December 7 OK, clearly a visual aid is in order: my powers of description are insufficient for the task. So I bought one, being careful to preserve the packaging. Here's what the thing looks like:
You can see that if you set the lemon half in the bowl, it will block the holes and the juice will end up everywhere except where you want it. So here is how the seller says to use it:
Aside from being completely absurd, this will not work, of course: if you try to close it, you will just push the lemon off of its perch.
December 6 I’ve been studying a juice squeezer for sale in the supermarket for quite a while, trying to figure out how it works. It has one piece with a handle and a convex end with ridges like any juice squeezer. This is hinged to a mating handle with a concave end, so the two nestle together. There are holes in the concave part to allow the juice to run out. Think about it. Nobody in Ralphs could explain how to use it. I finally wrote to the company that sells it, and I reproduce our brief but enlightening correspondence here verbatim, only restored to its original chronological order:
ME: I've been looking at your Citrus Squeezer in my grocery for months, trying to figure out how it works. It looks like the lemon half has to sit in the concave section so the pulp can be crushed by the mating convex part. But the holes to let the juice run out are in the concave section, where they would be blocked by the lemon rind. What am I missing???
THEM: I know, I was confused about this as well, actually to my understanding you put it facing the concave and when you push it from the bottom it turns it inside out. Seems hard to me or you can just do it the way you are doing it. Thank you, Karen Wilson Consumer Relations Bradshaw International 1-800-421-6290 X 237 Karen.Wilson@GoodCook.com
ME: C’mon, you made that up.
December 2 The California legislature was contesting the legality of a pay cut for elected officials (you mean we PAY those people?) scheduled to take effect after next year’s election. The Attorney General ruled recently that it was not only legal, but could be instituted immediately.
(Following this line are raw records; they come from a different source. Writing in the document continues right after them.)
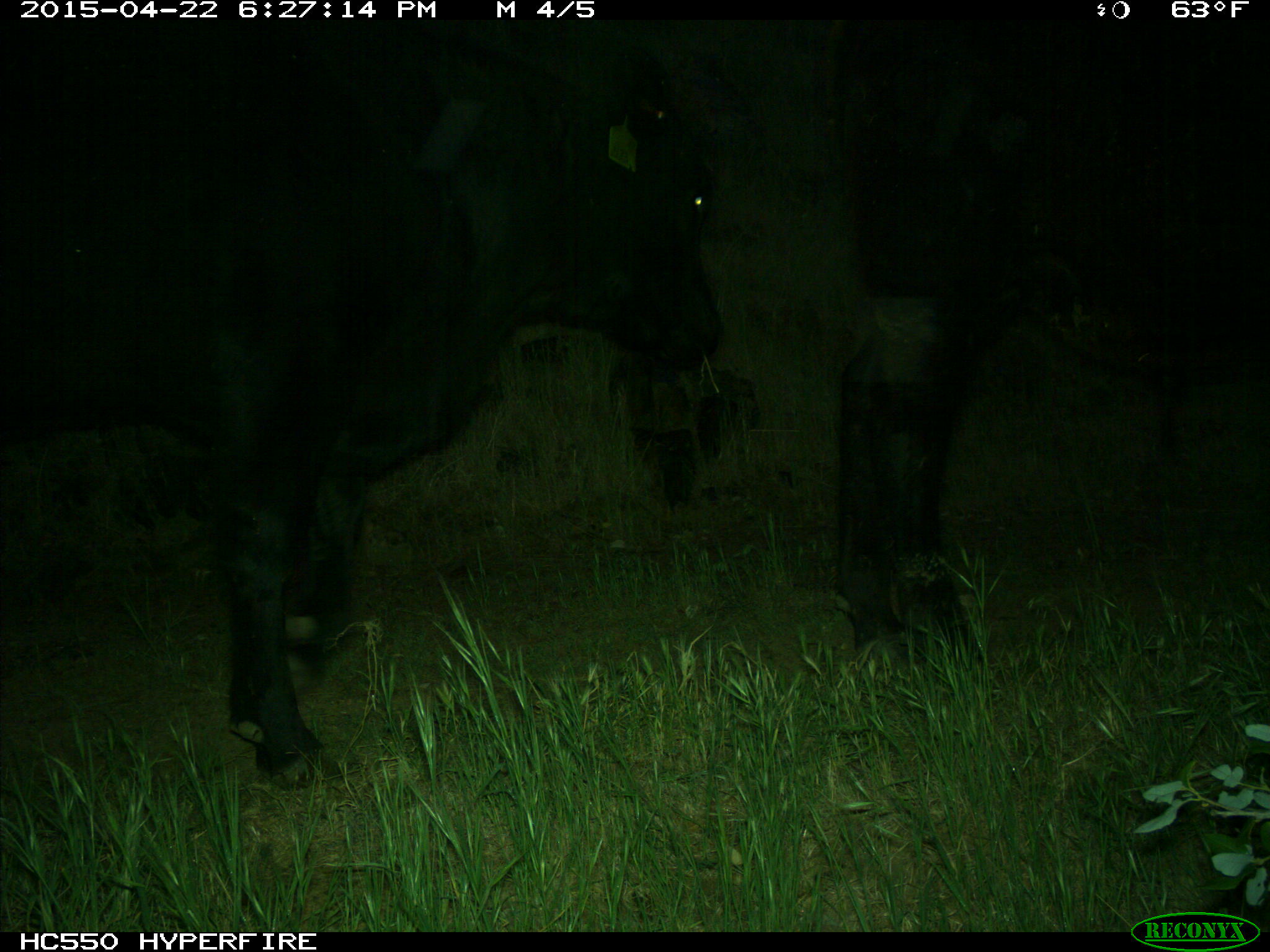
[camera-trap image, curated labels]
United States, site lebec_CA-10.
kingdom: Animalia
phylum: Chordata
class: Mammalia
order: Artiodactyla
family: Bovidae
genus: Bos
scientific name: Bos taurus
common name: domestic cow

So the chairman of the state’s independent pay board directed the state controller to cut the legislators’ pay by !8% effective this month. This is the legislature that diddled over the state budget for about a year before finally passing a bill that left us $21 billion in debt. I’ll be interested to see how long they diddle over their own pay cut.
The opinions expressed herein are those of the author and do not necessarily reflect--well, yes, come to think of it, I guess they do.